By Paul M. Banks
When the Chicago Bulls welcome the Utah Jazz tonight, you’ll hear a lot of applause and cheering for one specific opposing player: Deron Williams. And he’s not from here either, he’s actually from Dallas. But his collegiate heroics (including a few memorable moments that occured in Chicago) make him a fan favorite in the Chi.
During the first four years of Deron Williams’ professional career, the Jazz were regarded as “Williams and Boozer’s” team. And because the golden era in Utah Jazz history centered around Karl Malone and John Stockton, two guys who played the exact same positions (power forward and point guard) as Carlos Boozer and Deron Williams, it became impossible not to compare the current combination with the legendary duo from the ’90s.
However, this is the season that Williams has really asserted himself as the Jazz’ most valuable player, not just co-MVP. Make no mistake, Boozer is no slouch.

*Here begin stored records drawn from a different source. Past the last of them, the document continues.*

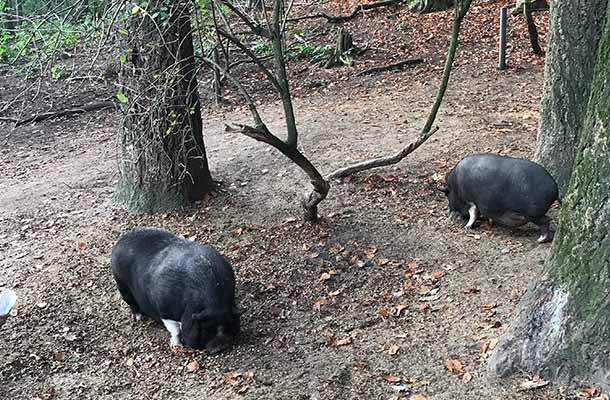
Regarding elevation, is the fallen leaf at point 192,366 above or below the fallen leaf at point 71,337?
below

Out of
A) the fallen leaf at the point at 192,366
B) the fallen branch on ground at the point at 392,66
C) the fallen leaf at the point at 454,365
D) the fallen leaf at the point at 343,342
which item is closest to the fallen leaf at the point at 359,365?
the fallen leaf at the point at 343,342

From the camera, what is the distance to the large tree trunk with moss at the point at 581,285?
3977mm

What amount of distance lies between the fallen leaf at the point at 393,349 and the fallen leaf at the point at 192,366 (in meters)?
1.54

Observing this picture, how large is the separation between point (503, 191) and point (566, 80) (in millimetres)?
1282

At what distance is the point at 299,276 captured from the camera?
6.88 m

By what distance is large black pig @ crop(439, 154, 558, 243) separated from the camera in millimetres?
6820

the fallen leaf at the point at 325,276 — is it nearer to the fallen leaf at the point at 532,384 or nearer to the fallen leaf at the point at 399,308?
the fallen leaf at the point at 399,308

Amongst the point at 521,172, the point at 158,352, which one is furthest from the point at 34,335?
the point at 521,172

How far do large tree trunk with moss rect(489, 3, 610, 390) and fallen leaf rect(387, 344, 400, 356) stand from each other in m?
1.01

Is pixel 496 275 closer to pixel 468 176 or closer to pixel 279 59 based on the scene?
pixel 468 176

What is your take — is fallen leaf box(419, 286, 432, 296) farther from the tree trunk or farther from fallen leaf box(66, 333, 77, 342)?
the tree trunk

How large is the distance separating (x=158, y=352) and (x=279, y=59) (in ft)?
9.42

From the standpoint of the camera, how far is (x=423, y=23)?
1770 centimetres

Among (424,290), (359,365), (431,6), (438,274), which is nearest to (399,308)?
(424,290)
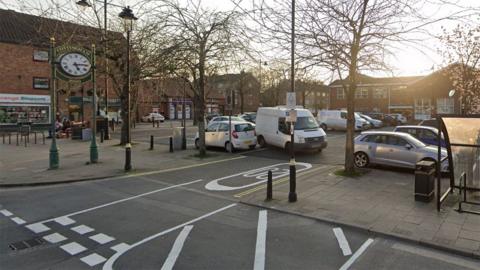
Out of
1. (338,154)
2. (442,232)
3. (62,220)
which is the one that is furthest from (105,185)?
(338,154)

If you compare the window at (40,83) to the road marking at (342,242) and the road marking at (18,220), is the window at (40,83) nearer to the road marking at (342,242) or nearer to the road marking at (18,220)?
the road marking at (18,220)

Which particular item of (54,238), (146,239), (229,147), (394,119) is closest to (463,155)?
(146,239)

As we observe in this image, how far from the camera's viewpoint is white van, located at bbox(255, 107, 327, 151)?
50.5 ft

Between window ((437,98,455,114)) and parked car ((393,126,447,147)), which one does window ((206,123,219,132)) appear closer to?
parked car ((393,126,447,147))

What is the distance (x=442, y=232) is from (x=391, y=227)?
823mm

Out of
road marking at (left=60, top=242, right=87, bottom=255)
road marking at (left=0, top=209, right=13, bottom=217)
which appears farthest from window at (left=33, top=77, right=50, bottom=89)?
road marking at (left=60, top=242, right=87, bottom=255)

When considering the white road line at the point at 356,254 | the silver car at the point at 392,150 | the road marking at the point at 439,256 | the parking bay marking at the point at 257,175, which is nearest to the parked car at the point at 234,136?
the parking bay marking at the point at 257,175

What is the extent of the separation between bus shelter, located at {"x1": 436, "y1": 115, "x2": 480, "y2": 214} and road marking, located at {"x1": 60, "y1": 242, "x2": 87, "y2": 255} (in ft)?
23.0

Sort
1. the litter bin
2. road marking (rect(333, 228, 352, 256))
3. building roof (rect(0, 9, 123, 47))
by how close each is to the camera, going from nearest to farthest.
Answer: road marking (rect(333, 228, 352, 256)) < the litter bin < building roof (rect(0, 9, 123, 47))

He was named Western Conference Player of the month for February, and he just edges out Williams as Jazz leading scorer. But the front office has flirted with the idea of moving “Booze.” The concept of letting Deron go is unfathomable. He is their floor general in the purest sense of the word: their leader and coach on the floor when times get tough.
The Jazz, traditionally not a very good team away from home, have as many road wins now as they did all of last season.
“It’s a good sign, we just gotta beat the teams that we’re supposed to beat,” Williams said after his team reached that mark.
The Jazz are 19-5 when he scores 20+ points in a game and 5-1 when he has 15+ assists. And he’s doing it all despite a ton of lingering pain in his shooting wrist.
“I’m just back and forth trying to fnd something. I tried a brace, tried tape, I wanna play with nothing on it…You gotta play through it because at any time in the game I could land on my wrist. I could just hold somebody up and it will start hurting again,” Williams said following Utah’s 116-108 win at Phoenix.
The All-Star Williams is currently third in the NBA in assists and holds a special distinction among the league’s top point guards. In that group (Chauncey Billups, Jason Kidd, Steve Nash, Tony Parker and Chris Paul) Williams is the only one whose scoring and assists averages increased during each of his first four seasons. Therefore, it seems like the best days are still ahead for D. Will.
And the start of his career hasn’t been too bad either, as he averaged more points, rebounds, and assists than the immortal John Stockton did his first four seasons.